One-hour Thanksgiving dinner

A "one-hour Thanksgiving dinner" is the practice of preparing a complete Thanksgiving dinner in one hour, assuming the turkey breast is thawed. In contrast, a traditional Thanksgiving dinner for a small family or group of 4-8 people takes many hours to prepare and may involve some preparation the day before. Convenience foods are typically used to simplify the preparation. The use of off the shelf items commonly found in U.S. supermarkets allows for the meal to be prepared in a short time and at a minimal cost, by someone who is not familiar with cooking. The ideal of a one-hour Thanksgiving can also be achieved by modifying or replacing scratch recipes for time efficiency, though the result will often be less than traditional.

History

The consumerization, commodification, de-localization, and acculturation of foods in North American society has been ongoing since the 1950s. The result is that many Americans, especially youths, rely almost entirely on convenience foods. In addition, a great number of Americans do not regularly roast whole turkeys, and therefore find the process to be an imposing one at best.
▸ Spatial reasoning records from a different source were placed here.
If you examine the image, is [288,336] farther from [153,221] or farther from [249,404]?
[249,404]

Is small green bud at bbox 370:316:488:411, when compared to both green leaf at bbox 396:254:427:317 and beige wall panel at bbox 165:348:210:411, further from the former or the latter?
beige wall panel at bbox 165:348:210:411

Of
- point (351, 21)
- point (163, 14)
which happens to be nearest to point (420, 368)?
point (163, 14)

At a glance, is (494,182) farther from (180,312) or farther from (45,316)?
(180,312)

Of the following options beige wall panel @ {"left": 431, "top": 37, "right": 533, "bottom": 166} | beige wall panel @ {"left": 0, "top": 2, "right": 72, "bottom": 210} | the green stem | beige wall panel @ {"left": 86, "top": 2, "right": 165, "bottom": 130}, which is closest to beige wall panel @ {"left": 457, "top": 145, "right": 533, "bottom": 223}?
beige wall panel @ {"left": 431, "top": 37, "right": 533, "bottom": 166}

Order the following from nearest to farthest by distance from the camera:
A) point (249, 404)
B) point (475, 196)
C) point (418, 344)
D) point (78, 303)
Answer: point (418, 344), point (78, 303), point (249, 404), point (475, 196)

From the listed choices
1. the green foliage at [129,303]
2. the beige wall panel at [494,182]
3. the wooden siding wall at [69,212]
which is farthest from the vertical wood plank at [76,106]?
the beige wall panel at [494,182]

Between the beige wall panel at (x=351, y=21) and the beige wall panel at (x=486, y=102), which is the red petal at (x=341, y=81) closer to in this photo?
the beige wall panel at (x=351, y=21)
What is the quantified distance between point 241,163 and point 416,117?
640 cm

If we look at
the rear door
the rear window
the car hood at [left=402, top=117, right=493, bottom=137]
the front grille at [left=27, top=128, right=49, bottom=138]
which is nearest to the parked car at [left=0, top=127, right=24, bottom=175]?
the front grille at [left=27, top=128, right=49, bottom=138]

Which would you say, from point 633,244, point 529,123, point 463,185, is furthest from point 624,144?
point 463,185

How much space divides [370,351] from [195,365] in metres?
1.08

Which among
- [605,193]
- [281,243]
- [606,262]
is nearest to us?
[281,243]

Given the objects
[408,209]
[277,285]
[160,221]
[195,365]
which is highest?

The development of convenience foods incorporated into the North American diet and supermarket shelves became so wide spread that by the late 1990s they could be used to convincingly replace entirely the Thanksgiving dinner. Most Americans do incorporate convenience foods to some degree, but typically do not create the entire meal from them.

TV chef Rachael Ray, known for her extremely popular "30 Minute Meals" show devoted to quick meals and convenience cooking, did a special presentation on the Food Network in November 2004 called "Thanksgiving in 60". Dishes made included individually portioned stuffed turkey breasts and a quick pumpkin soup. Ray's approach differs from the convenience-food approach in that she tends to do more from-scratch preparation, cutting use of prepackaged foods to a minimum (such as use of frozen vegetables and stuffing mix, but not, say, precooked turkey or prepared meal courses); it also allows for more creativity, though as mentioned above the resulting meal is likely to come up lacking for those not prepared for a "nontraditional" approach to what is for many a highly codified and ritualized meal.
In spite of this, however, Ray's Thanksgiving recipes have earned her praise from viewers who have tried them for themselves. She recently made a sequel to this program called "Thanksgiving in 60 II" for 2006.

Costs and implications

Convenience foods have become so entrenched and available in North America that entire feasts can be prepared from them. Thanksgiving, the quintessential American "banquet" meal, something that home cooks tend to aspire to, a holiday which is only celebrated officially in the U.S. (4th Thursday in November), Argentina (same as Brazil's since the 1990s), Canada (second Monday in October), Japan (Kinro-Kansha-no-hi November 23), Liberia, and Korea (Ch'usok), can be duplicated entirely with prepared foods for about the same cost as two large pizzas. One should note that Thanksgiving is celebrated differently in the Americas than in Asia.

The implications to the American-Macro culture is astounding and indicates an even greater reliance of the culture on convenience foods and is hard for many to take. Even more astounding is that in many urban areas some families will rely completely on fast food, or use even easier to prepare convenience foods, such as TV dinners, for Thanksgiving dinners. In 2003, at least one national fast food chain was selling deep fried whole turkey in November.

Modern U.S. young adults, especially college students who for various reasons cannot travel home for the holiday, typically are not familiar with cooking their own food as a result of fast food restaurants and convenience foods. Young adults, separated by distance from their extended families, in the US may be tempted into purchasing expensive precooked Thanksgiving dinners or going to restaurants such as Denny's on Thanksgiving, both further signs of dependence on the food processing and restaurant industries. Convenience foods created the situation and can be used to correct this to some extent by creating the image of a home-cooked meal, which normally would take hours to prepare. Inexpensive frozen pre-cooked whole turkey breasts became widely available in the late 1990s allowing a Thanksgiving dinner consisting completely of convenience food.